Reserve-Based Credit Facility and Hedging Update

The company currently has $42.5 million in debt outstanding under its reserve-based credit facility, which has a borrowing base of $70.0 million.  The company had cash and cash equivalents totaling $4.2 million at Dec. 31, 2014.

 

Conference Call Information

The company will host a conference call at 11:00 a.m. (CDT) on Wednesday, March 11, 2015 to discuss fourth quarter and full year 2014 earnings, the results of the unitholder vote on SPP’s plan of conversion, which is expected on March 6, 2015, and plans for 2015.

 To participate in the conference call, analysts, investors, media and the public in the U.S. may dial (800) 857-0653 shortly before 11:00 a.m. (CDT).  The international phone number is (773) 799-3268.  The conference password is PARTNERS.

A replay will be available beginning approximately one hour after the end of the call by dialing (800) 876-4955 or (203) 369-3997 (international).  A live audio webcast of the conference call will be available on Sanchez Production Partners’ Web site (www.sanchezpp.com) under the Investor Relations page.  The call will also be recorded and archived on the site.

About the Company

Sanchez Production Partners LLC is a publicly-traded limited liability company focused on the acquisition, development and production of oil and natural gas properties and other integrated assets.


 

 

SEC Filings

The company intends to file its 2014 Form 10-K on or about March 5, 2015.

Non-GAAP Measures

We present Adjusted EBITDA in addition to our reported net income (loss) in accordance with GAAP.  Adjusted EBITDA is a non-GAAP financial measure that is defined as net income (loss) adjusted by interest (income) expense, net; depreciation, depletion and amortization; write-off of deferred financing fees; asset impairments; accretion expense; (gain) loss on sale of assets; (gain) loss from equity investment; unit-based compensation programs; (gain) loss from mark-to-market activities; and gain (loss) on discontinued operations.

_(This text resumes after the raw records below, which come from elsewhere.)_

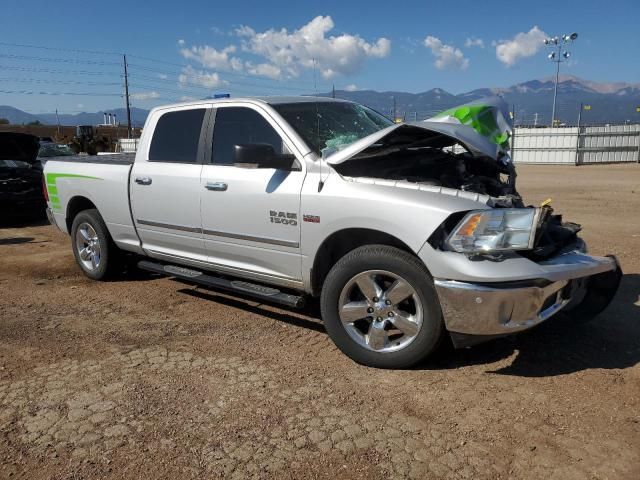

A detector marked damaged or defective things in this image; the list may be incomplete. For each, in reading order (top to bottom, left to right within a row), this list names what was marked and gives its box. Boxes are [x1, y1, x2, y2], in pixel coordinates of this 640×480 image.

crumpled hood [0, 132, 40, 164]
shattered windshield [272, 102, 392, 157]
crumpled hood [328, 96, 512, 166]
exposed headlight assembly [444, 208, 540, 253]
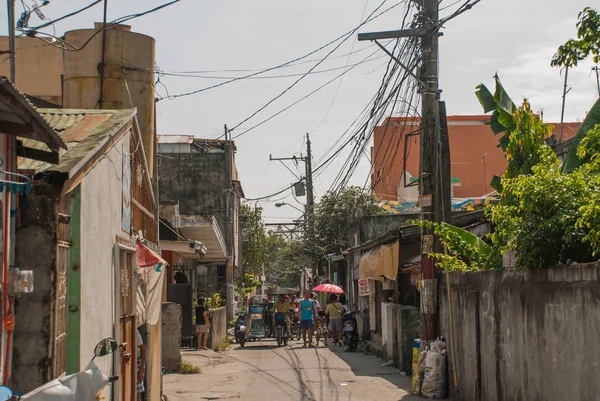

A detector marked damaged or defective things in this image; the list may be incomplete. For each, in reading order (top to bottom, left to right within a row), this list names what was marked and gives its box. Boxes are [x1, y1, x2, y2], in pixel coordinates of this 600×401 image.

rusty water tank [63, 23, 156, 173]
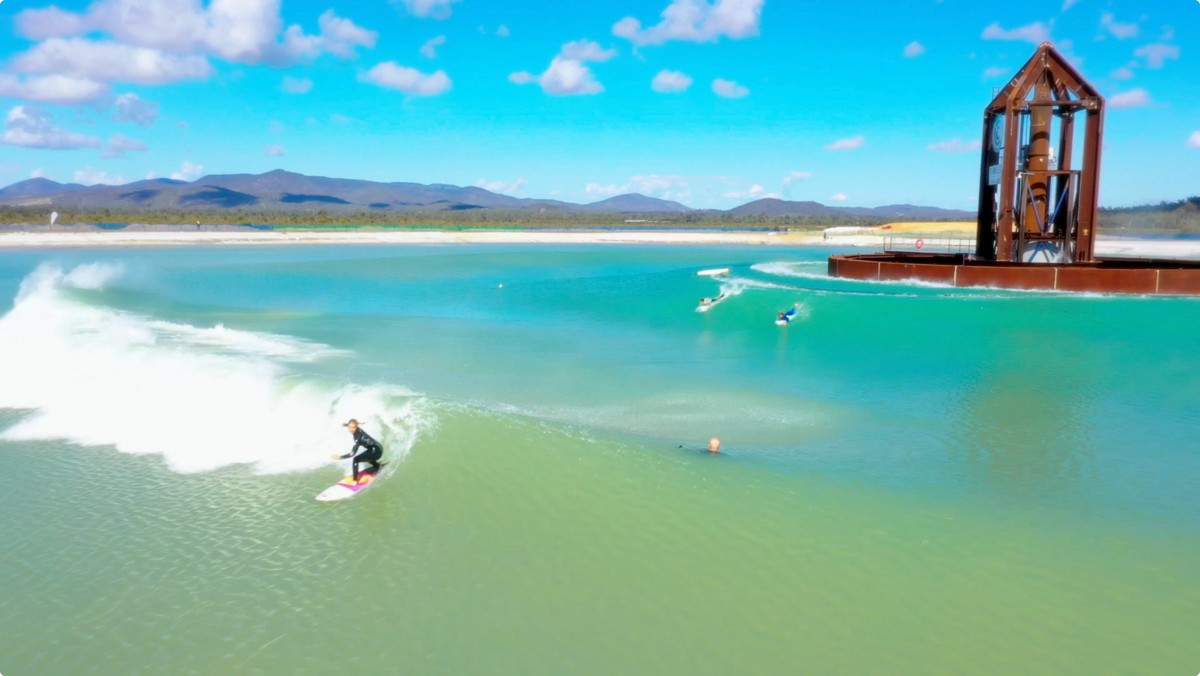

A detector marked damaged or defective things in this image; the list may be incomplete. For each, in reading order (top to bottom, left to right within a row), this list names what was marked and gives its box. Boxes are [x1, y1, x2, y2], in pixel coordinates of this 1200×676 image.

rusty steel tower [976, 41, 1104, 266]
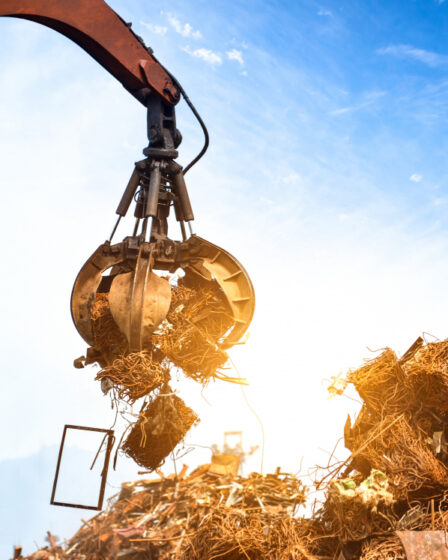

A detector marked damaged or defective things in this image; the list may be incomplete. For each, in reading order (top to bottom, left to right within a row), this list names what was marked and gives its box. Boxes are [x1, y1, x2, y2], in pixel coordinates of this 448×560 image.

corroded steel [0, 0, 180, 104]
corroded steel [398, 532, 448, 556]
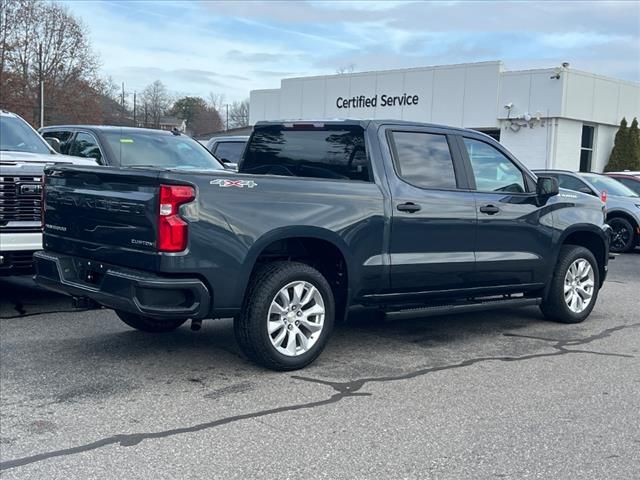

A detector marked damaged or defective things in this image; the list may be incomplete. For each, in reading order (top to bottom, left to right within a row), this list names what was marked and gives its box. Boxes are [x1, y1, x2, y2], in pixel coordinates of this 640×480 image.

pavement crack [2, 322, 636, 472]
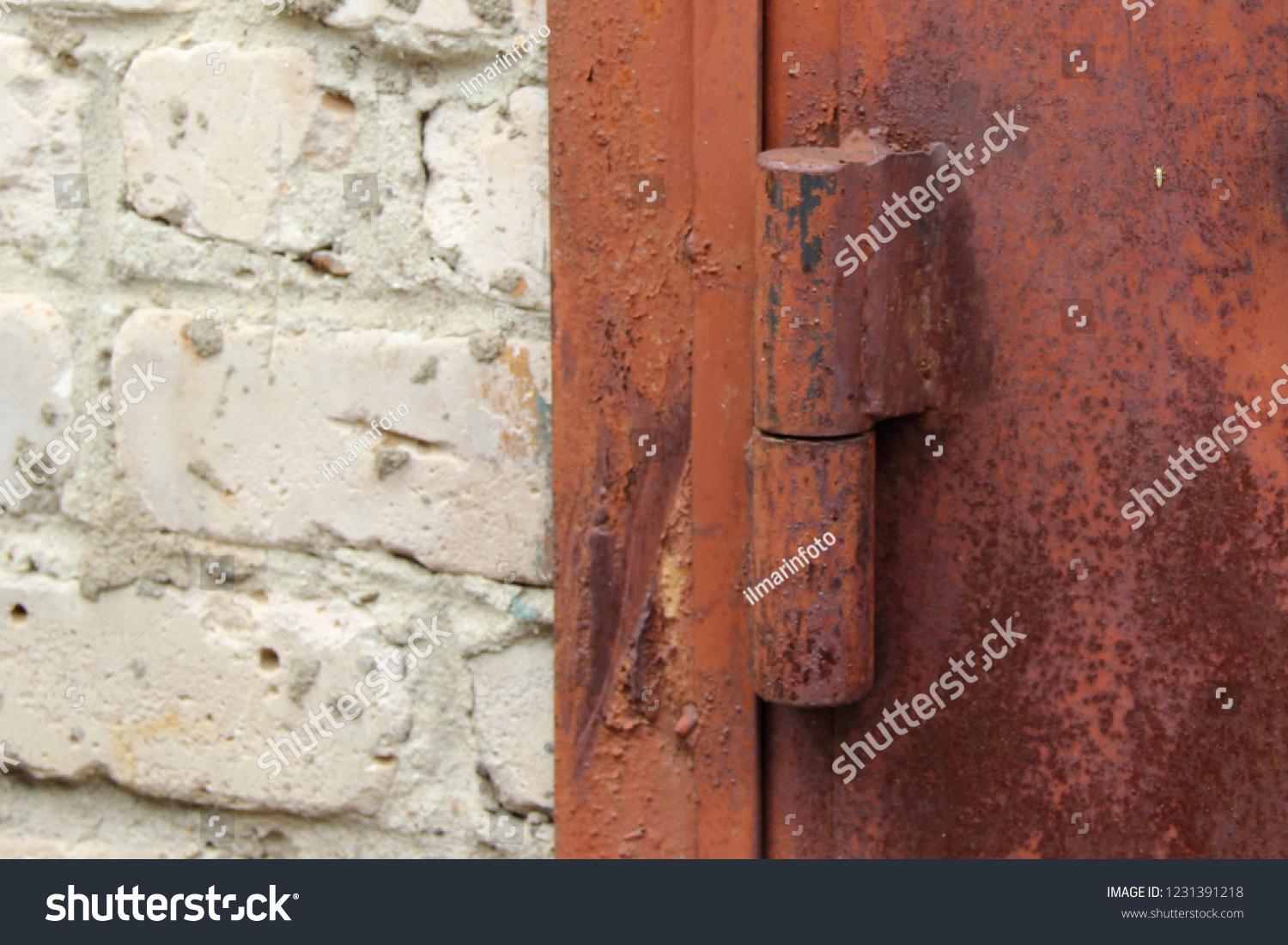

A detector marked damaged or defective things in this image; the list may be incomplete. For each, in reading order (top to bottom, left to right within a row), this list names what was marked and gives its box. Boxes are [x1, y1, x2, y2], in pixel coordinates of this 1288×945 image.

rusty metal door [549, 0, 1288, 860]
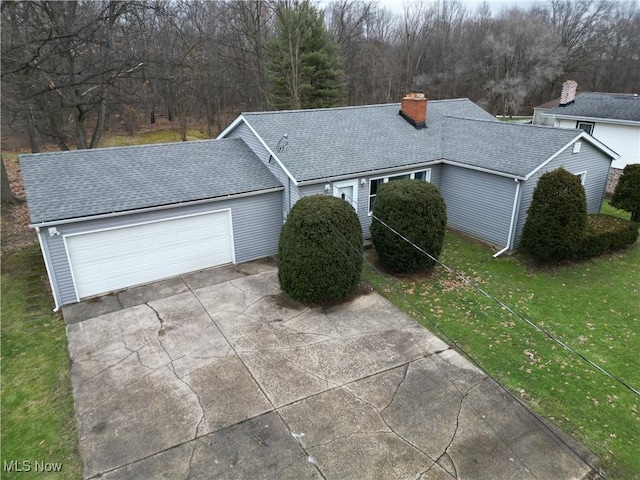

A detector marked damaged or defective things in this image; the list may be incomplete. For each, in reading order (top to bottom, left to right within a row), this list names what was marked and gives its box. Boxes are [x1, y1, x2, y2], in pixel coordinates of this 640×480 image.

cracked concrete [62, 262, 596, 480]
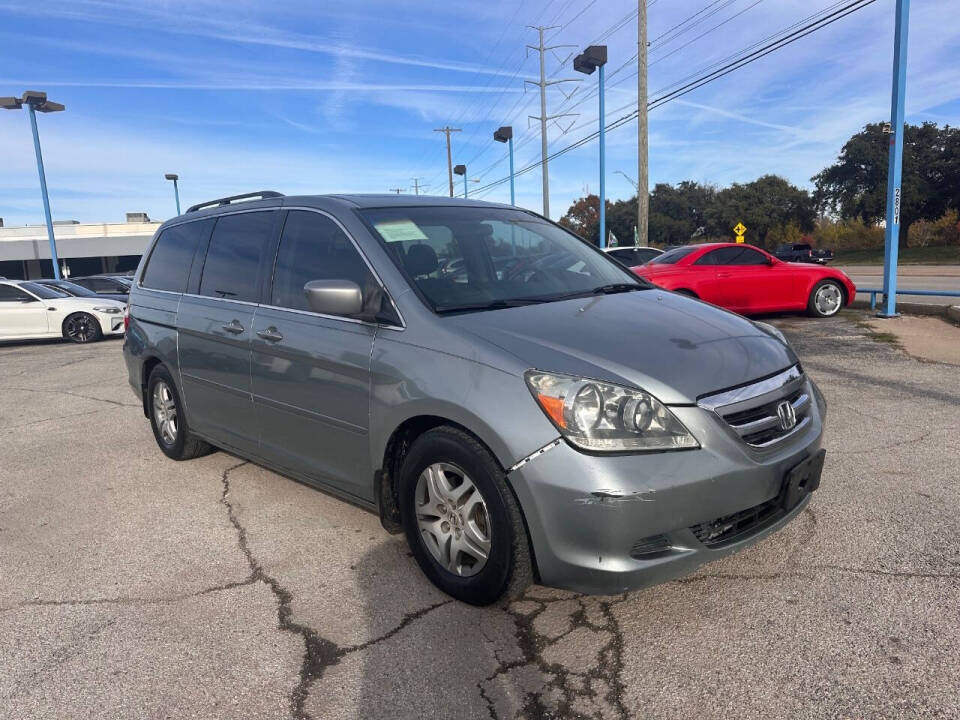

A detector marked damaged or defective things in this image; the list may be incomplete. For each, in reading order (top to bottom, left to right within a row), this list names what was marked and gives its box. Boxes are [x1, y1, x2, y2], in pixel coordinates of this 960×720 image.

Adjusted EBITDA is used as a quantitative standard by our management and by external users of our financial statements such as investors, research analysts and others to assess the financial performance of our assets without regard to financing methods, capital structure or historical cost basis; the ability of our assets to generate cash sufficient to pay interest costs and support our indebtedness; and our operating performance and return on capital as compared to those of other companies in our industry, without regard to financing or capital structure.  Adjusted EBITDA is not intended to represent cash flows for the period, nor is it presented as a substitute for net income, operating income, cash flows from operating activities or any other measure of financial performance or liquidity presented in accordance with GAAP.

Forward-Looking Statements

We make statements in this news release that are considered forward-looking statements within the meaning of the Securities Act of 1933, as amended, and the Securities Exchange Act of 1934, as amended.  These forward-looking statements are largely based on our expectations, which reflect estimates and assumptions made by our management.  These estimates and assumptions reflect our best judgment based on currently known market conditions and other factors.  Although we believe such estimates and assumptions to be reasonable, they are inherently uncertain and involve a number of risks and uncertainties that are beyond our control.  In addition, management's assumptions about future events may prove to be inaccurate.  Management cautions all readers that the forward-looking statements contained in this news release are not guarantees of future performance, and we cannot assure you that such statements will be realized or the forward-looking events and circumstances will occur.  Actual results may differ materially from those anticipated or implied in the forward-looking statements due to factors listed in the "Risk Factors" section in our SEC filings and elsewhere in those filings.  All forward-looking statements speak only as of the date of this news release.  We do not intend to publicly update or revise any forward-looking statements as a result of new information, future events or otherwise.  These cautionary statements qualify all forward-looking statements attributable to us or persons acting on our behalf.